GEKKO for minimum time solution optimal control problem

Question

This is a standard benchmark problem for minimum flight time.

This is a very standard problem. I am trying to solve it in gekko, but it is neither converging to local minima nor global, here is the code. I followed the set up from the Jennings problem but still, if anybody can help, that would be very nice.

from gekko import GEKKO
import numpy as np
import matplotlib.pyplot as plt
import math
m = GEKKO()

nt = 501
tm = np.linspace(0,1,nt)
m.time = tm
x1=m.Var(value=-2.5)
x2=m.Var(value=0)
u=m.MV(value=1,lb=0,ub=2*math.pi)
p = np.zeros(nt)
p[-1] = 1.0
final = m.Param(value=p)
tf = m.FV(value=0,lb=0.1,ub=100.0)
tf.STATUS = 1
if x2.value>1:
   m.Equation(x1.dt()==((1+(x2-1)**2)*m.cos(u)*tf))
   m.Equation(x2.dt()==((1+(x2-1)**2)*m.sin(u)*tf))
else:
   m.Equation(x1.dt()==(m.cos(u)*tf))
   m.Equation(x2.dt()==(m.sin(u)*tf))

#m.Equation(x1*final<=3)
#m.Equation(x2*final<=0)
m.Minimize(tf)

m.options.IMODE = 6
m.solve()
tm = tm * tf.value[0]

plt.figure(1)
plt.plot(tm,x1.value,'k-',lw=2,label=r'$x_1$')
plt.plot(tm,x2.value,'b-',lw=2,label=r'$x_2$')
plt.plot(tm,u.value,'r--',lw=2,label=r'$u$')
plt.legend(loc='best')
plt.xlabel('Time')
plt.ylabel('Value')
plt.show()

Answer 1

Use the m.if3() function for the conditional statement.

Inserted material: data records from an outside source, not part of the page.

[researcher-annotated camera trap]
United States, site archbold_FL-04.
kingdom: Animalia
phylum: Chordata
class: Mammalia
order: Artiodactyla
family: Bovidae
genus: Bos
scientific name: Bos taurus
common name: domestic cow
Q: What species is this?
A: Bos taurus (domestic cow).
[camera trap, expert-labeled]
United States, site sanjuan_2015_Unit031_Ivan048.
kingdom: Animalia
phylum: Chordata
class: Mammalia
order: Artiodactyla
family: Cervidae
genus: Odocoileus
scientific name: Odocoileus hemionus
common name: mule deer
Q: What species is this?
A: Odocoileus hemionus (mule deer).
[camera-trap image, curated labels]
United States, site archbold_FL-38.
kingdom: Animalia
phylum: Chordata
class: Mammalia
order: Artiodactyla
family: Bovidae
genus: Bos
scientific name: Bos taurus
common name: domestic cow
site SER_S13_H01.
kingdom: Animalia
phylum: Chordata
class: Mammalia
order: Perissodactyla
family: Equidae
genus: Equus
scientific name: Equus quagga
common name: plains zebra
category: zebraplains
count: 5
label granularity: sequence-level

Here is the local solution that they discussed on pg 332 of the Cristiani and Martinon publication.

from gekko import GEKKO
import numpy as np
import matplotlib.pyplot as plt
import math
m = GEKKO()

nt = 101; pi = math.pi
tm = np.linspace(0,1,nt); m.time = tm
x1=m.Var(value=-2.5,lb=-100,ub=100)
x2=m.Var(value=0,lb=-100,ub=100)
u=m.MV(value=0,lb=-pi,ub=pi); u.STATUS=1; u.DCOST=0.1
p = np.zeros(nt); p[-1] = 1.0
final = m.Param(value=p)
tf = m.FV(value=10,lb=0.1,ub=100.0); tf.STATUS = 1
c = m.if3(x2-1,1,(x2-1)**2+1)
m.Equation(x1.dt()==c*m.cos(u)*tf)
m.Equation(x2.dt()==c*m.sin(u)*tf)

# hard constraints (fix endpoint)
#m.fix_final(x1,3)
#m.fix_final(x2,0)

# soft constraints (objective)
m.Minimize(100*final*(x1-3)**2)
m.Minimize(100*final*(x2-0)**2)

# minimize final time
# initialize with IPOPT Solver
m.Minimize(tf)
m.options.IMODE = 6
m.options.SOLVER=3
m.solve()

# find MINLP solution with APOPT Solver
m.options.SOLVER=1
m.options.TIME_SHIFT=0
m.solve()

tm = tm * tf.value[0]

plt.figure(figsize=(8,5))
plt.plot(tm,x1.value,'k-',lw=2,label=r'$x_1$')
plt.plot(tm,x2.value,'b-',lw=2,label=r'$x_2$')
plt.plot(tm,u.value,'r--',lw=2,label=r'$u$')
plt.legend(loc='best'); plt.grid()
plt.xlabel('Time'); plt.ylabel('Value')
plt.savefig('results.png',dpi=300); plt.show()

The global solution is shown in the paper.

The solvers in Gekko (APOPT, BPOPT, IPOPT) are local solvers. You need to add constraints or use different initial guess values to find the global optimum.